Work to be completed:
Your task is to repeat the records exactly from the line containing "How widely are" onward, through the final line.

***** Listed records

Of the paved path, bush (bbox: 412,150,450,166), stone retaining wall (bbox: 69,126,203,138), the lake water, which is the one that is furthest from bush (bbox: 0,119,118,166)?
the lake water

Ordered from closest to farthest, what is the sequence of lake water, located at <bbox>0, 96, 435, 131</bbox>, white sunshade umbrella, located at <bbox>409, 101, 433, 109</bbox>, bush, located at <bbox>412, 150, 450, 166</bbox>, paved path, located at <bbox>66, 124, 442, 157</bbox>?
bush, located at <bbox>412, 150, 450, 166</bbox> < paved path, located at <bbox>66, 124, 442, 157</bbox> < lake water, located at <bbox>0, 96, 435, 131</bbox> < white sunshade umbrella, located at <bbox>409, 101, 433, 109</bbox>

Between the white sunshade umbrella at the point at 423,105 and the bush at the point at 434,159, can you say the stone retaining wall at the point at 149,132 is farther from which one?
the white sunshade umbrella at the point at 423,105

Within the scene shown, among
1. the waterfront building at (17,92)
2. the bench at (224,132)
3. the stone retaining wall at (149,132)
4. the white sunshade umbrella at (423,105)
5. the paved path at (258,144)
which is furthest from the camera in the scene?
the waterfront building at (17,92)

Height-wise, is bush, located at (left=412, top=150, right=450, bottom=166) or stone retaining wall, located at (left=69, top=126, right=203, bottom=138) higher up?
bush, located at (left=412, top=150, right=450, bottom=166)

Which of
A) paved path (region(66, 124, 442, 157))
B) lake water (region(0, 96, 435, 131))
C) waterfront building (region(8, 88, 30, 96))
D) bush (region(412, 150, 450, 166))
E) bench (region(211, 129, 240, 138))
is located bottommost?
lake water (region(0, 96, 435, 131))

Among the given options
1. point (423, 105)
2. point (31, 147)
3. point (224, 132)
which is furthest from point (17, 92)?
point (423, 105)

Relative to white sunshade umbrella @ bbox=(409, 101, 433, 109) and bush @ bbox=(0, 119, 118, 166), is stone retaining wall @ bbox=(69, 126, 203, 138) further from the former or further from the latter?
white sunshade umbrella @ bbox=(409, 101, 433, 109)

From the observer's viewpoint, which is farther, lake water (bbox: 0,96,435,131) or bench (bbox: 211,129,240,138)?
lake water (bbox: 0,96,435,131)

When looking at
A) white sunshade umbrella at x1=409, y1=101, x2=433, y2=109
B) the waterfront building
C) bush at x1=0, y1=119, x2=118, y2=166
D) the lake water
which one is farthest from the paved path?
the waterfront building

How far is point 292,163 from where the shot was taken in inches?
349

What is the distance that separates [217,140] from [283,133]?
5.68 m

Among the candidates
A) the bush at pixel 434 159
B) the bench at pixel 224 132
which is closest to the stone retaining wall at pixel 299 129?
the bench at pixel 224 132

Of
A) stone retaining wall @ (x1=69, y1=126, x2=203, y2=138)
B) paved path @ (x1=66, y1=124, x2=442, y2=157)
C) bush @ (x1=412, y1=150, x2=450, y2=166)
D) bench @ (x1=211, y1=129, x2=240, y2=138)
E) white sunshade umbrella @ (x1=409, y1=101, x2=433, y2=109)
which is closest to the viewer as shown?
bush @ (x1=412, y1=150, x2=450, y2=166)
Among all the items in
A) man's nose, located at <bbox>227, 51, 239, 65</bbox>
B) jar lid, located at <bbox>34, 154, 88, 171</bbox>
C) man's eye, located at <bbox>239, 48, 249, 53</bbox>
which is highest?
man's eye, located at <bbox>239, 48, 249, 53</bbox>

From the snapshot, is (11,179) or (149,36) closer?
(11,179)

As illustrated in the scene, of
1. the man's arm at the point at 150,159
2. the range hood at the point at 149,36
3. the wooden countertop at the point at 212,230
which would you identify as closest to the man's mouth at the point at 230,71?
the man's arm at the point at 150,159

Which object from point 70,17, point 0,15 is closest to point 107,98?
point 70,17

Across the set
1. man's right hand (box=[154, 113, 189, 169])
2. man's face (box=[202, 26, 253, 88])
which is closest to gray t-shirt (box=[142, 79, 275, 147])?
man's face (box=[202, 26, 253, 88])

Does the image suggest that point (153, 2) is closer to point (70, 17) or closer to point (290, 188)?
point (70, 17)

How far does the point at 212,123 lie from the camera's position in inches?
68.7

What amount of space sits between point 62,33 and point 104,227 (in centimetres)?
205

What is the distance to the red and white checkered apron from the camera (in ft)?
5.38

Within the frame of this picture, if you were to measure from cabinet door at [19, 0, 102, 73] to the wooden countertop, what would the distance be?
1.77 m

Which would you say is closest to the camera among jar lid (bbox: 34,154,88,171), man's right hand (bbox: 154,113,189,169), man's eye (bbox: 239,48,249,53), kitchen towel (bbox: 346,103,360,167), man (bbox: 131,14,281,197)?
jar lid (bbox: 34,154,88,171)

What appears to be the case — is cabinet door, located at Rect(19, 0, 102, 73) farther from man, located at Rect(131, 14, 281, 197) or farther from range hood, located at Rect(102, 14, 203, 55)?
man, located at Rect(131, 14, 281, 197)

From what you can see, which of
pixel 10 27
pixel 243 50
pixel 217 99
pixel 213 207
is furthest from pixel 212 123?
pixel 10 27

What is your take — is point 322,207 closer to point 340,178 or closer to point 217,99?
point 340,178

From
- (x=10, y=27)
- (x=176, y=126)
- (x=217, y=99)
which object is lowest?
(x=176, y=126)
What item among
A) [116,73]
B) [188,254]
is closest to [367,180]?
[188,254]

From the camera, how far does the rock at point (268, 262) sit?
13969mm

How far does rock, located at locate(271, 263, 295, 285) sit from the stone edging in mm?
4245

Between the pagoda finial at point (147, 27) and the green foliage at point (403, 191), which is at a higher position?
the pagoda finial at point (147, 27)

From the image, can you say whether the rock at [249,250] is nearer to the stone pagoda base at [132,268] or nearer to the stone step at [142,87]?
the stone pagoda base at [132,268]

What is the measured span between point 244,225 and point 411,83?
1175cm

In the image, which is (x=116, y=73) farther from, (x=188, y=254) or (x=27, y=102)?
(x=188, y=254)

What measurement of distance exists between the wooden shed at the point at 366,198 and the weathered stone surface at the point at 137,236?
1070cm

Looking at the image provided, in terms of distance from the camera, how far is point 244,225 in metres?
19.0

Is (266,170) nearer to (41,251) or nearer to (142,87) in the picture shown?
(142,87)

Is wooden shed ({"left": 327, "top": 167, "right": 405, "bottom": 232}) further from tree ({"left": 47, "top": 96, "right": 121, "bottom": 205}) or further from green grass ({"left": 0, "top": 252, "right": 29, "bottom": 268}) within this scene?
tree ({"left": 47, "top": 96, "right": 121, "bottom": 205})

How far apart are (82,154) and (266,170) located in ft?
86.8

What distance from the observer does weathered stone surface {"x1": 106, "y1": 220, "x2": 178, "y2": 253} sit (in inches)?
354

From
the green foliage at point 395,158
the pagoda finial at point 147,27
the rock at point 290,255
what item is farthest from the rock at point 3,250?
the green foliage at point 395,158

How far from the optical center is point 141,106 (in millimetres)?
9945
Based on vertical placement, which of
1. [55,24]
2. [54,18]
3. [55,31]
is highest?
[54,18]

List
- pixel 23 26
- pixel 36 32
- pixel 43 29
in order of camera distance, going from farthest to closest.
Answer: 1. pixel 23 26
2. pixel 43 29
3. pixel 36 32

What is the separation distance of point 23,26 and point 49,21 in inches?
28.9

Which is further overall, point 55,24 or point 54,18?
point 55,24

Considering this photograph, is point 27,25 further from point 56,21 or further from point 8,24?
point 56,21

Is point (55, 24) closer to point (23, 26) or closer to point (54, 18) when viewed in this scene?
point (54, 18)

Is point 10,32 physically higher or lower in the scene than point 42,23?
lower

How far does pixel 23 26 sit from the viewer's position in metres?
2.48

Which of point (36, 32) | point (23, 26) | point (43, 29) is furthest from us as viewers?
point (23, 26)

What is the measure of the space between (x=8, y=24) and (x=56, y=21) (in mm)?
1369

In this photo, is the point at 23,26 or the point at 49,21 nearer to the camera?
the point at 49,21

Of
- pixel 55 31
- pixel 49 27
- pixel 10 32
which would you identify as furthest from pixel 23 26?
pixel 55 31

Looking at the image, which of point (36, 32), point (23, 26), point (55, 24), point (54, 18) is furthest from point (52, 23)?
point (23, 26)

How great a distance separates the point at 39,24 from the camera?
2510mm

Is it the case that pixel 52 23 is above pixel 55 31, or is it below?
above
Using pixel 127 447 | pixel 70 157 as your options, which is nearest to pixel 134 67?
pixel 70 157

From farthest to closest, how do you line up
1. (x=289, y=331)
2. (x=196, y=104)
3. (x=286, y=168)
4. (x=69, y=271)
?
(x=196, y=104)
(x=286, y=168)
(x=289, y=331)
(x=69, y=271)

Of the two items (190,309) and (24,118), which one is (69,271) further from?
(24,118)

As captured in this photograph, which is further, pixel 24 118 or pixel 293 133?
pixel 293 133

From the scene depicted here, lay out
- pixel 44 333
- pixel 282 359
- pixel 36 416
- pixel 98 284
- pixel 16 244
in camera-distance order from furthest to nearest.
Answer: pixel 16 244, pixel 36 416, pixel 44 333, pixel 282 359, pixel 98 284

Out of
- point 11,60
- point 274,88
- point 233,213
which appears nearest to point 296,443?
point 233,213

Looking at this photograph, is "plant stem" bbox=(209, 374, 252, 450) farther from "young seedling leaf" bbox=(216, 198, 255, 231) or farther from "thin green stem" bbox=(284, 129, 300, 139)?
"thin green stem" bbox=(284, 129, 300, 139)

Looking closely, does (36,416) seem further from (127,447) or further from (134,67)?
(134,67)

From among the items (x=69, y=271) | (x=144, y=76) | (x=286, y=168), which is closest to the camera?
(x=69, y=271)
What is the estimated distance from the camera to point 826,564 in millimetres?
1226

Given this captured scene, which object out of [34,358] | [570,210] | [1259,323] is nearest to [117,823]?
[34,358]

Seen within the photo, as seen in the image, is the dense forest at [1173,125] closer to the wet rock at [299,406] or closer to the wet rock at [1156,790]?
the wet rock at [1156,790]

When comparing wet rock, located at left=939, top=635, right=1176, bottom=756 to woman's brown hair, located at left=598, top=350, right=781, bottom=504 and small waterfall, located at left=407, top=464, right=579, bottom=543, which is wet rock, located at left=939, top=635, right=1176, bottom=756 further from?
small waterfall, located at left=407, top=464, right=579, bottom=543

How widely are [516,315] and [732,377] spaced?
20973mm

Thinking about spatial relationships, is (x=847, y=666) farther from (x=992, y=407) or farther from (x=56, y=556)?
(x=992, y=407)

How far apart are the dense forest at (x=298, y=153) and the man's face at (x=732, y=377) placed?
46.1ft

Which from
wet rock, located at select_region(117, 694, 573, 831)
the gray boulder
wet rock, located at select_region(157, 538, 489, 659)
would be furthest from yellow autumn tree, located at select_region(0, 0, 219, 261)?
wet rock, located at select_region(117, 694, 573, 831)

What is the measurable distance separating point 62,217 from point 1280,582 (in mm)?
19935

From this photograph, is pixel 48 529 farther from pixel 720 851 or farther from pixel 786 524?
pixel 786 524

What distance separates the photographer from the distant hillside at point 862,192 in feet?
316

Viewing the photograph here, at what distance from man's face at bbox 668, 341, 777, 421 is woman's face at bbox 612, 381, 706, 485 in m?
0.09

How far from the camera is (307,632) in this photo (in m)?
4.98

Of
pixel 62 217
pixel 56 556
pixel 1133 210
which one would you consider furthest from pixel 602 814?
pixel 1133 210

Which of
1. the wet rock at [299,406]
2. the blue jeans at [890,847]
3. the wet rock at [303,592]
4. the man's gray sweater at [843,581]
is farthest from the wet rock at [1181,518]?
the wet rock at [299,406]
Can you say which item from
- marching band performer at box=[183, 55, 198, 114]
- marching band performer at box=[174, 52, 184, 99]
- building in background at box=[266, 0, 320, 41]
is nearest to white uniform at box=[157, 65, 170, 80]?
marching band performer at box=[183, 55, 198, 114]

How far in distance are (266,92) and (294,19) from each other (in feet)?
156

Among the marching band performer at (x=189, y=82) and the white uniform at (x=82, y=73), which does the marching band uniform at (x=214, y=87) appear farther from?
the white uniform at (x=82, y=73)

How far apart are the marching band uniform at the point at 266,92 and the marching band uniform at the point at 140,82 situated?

**********

Written solution:
How widely are [516,315] and [732,377] spaced?
20973mm

Thinking about spatial relationships, is (x=847, y=666) farther from (x=992, y=407) or farther from (x=56, y=556)?
(x=992, y=407)

How far apart are the dense forest at (x=298, y=153) and the man's face at (x=732, y=377) placed?
46.1ft

Which from
wet rock, located at select_region(117, 694, 573, 831)
the gray boulder
wet rock, located at select_region(157, 538, 489, 659)
would be furthest from yellow autumn tree, located at select_region(0, 0, 219, 261)?
wet rock, located at select_region(117, 694, 573, 831)

What is the measurable distance separating point 62,217 from point 1280,582 (in mm)?
19935

From this photograph, is pixel 48 529 farther from pixel 720 851 or farther from pixel 786 524?
pixel 786 524

What distance separates the photographer from the distant hillside at point 862,192 in feet?
316

Viewing the photograph here, at what distance from man's face at bbox 668, 341, 777, 421 is woman's face at bbox 612, 381, 706, 485 in m?
0.09

How far from the camera is (307,632) in this photo (in m)?
4.98

Of
pixel 62 217
pixel 56 556
pixel 1133 210
which one would you consider furthest from pixel 602 814?
pixel 1133 210

Which of
1. the wet rock at [299,406]
2. the blue jeans at [890,847]
3. the wet rock at [303,592]
4. the man's gray sweater at [843,581]
is farthest from the wet rock at [1181,518]?
the wet rock at [299,406]
Can you say which item from
- marching band performer at box=[183, 55, 198, 114]
- marching band performer at box=[174, 52, 184, 99]
- building in background at box=[266, 0, 320, 41]
is nearest to white uniform at box=[157, 65, 170, 80]?
marching band performer at box=[183, 55, 198, 114]

How far in distance are (266,92) and (294,19) from each other (in feet)?
156

Among the marching band performer at (x=189, y=82) and the white uniform at (x=82, y=73), which does the marching band uniform at (x=214, y=87) appear farther from?
the white uniform at (x=82, y=73)

How far apart are the marching band uniform at the point at 266,92 and the marching band uniform at the point at 140,82 situated?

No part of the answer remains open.